Article 45 §2 of the Belgian VAT Code violates the Sixth VAT Directive
One of the changes in the field of VAT the Program Bill of 27 December 2005 brought along is the rewriting of article 45 § 2 of the Belgian VAT Code, which deals with the deduction limitations in connection to cars. One of the changes carried out in this article relates to the fact that full deductibility of VAT relating to the letting or selling of cars will be restricted.
From now on the full deductibility of input VAT is only possible for ‘the letting of vehicles by a taxpayer who has an economic activity in letting vehicles to whosoever’ or for ‘the selling of vehicles by a taxpayer who has an economic activity in selling vehicles to whosoever’. As a consequence it will for instance no longer be possible for a car dealer to fully deduct the input VAT on the letting of cars because of the sole fact that a car dealer mainly sells cars and does not let cars to wohsoever. Only clients can benefit from the latter service.

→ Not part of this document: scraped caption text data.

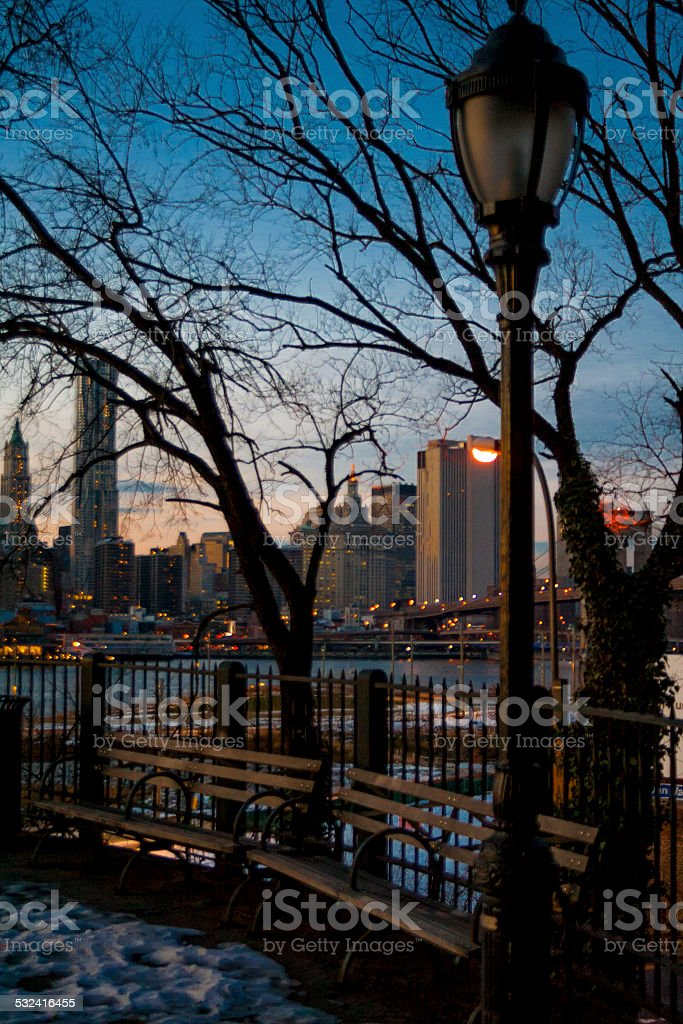 Brooklyn Heights Promenade Lamp Post and Skyline stock photo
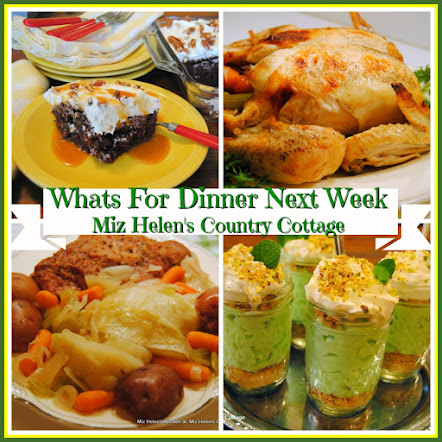 Whats For Dinner Next Week * Week Of 3-18-18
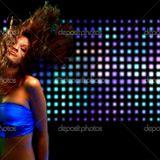 Deejay Punkha - Make Me Feel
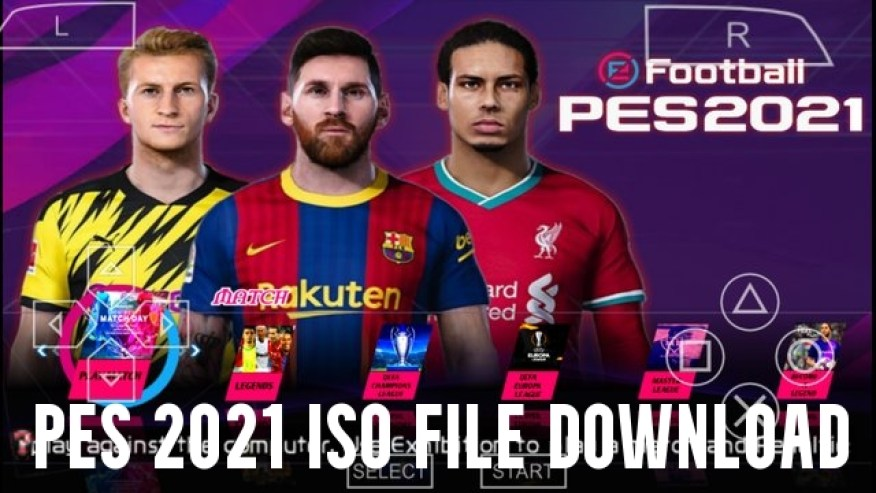 PES 2021 ISO File Download
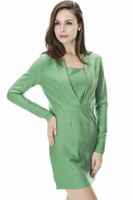 beautiful comfortable plus size plain maternity dresses for office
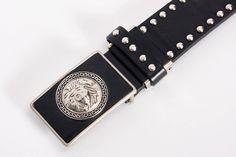 men's versace inspired leather belt vintage 1990s • Revival Vintage Boutique by RevivalVintageBoutiq on Etsy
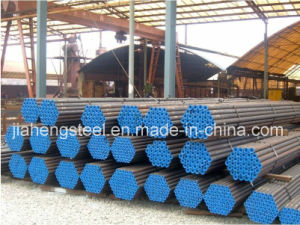API Seamless Steel Pipe Used as Tubing and Casing pictures & photos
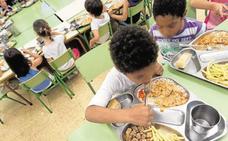 Málaga es la provincia andaluza con menor porcentaje de niños en riesgo de pobreza: un 37%
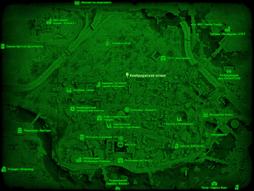 FO4 Кембриджский хозмаг (карта мира).png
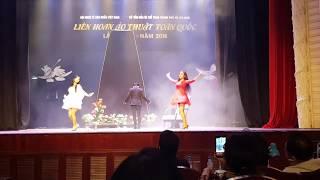 Liên hoan ảo thuật toàn quốc lần 3 năm 2018 HCM , tiết mục  đạt huy chương vàng DẠY ẢO THUẬT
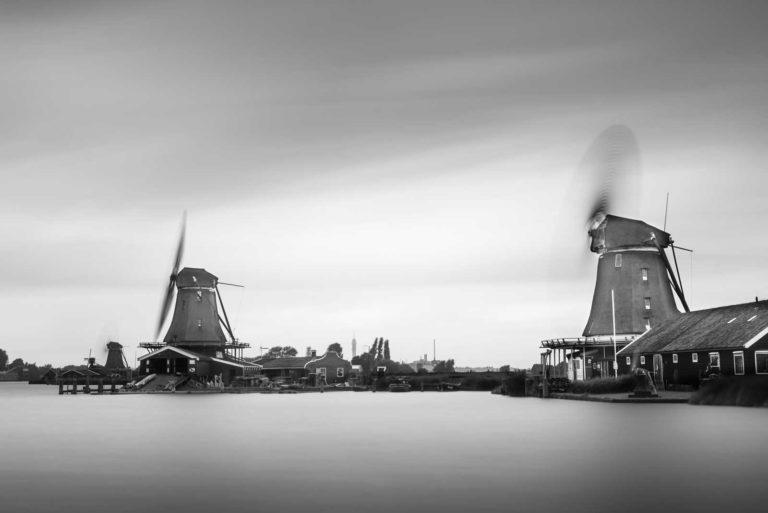 Zaanse Schans, Windmills, Kinderdijk, Long Exposure, Ivo Kersemakers, Netherlands, Holland, Black and White, Fine Art, B&W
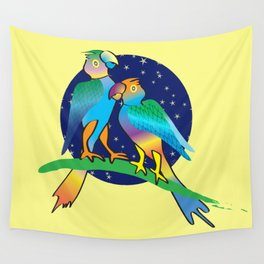 Talking To The Stars Wall Tapestry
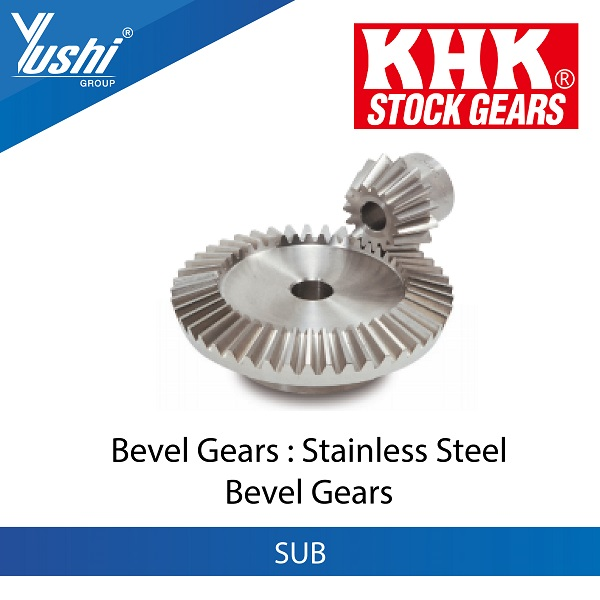 Stainless Steel Bevel Gears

One can question the conformity of the abovementiond provisions with the standstill clause as incorporated in the Sixth VAT Directive (art. 17.6). In principle the Member States can only preserve the exclusions from from the right to fully deduct input VAT that existed allready on the moment the Sixth VAT Directive came into effect. Thus it is not allowed for Member State to introduce new exclusions nor to enlarge the the scope of existing exclusions from the right to fully deduct input VAT.
In this case, the new provisions of article 45 § 2 can only be interpreted as the enlargment of the scope of an existing exclusions. As a result thereof we have to conclude that the Sixth VAT Directive violated.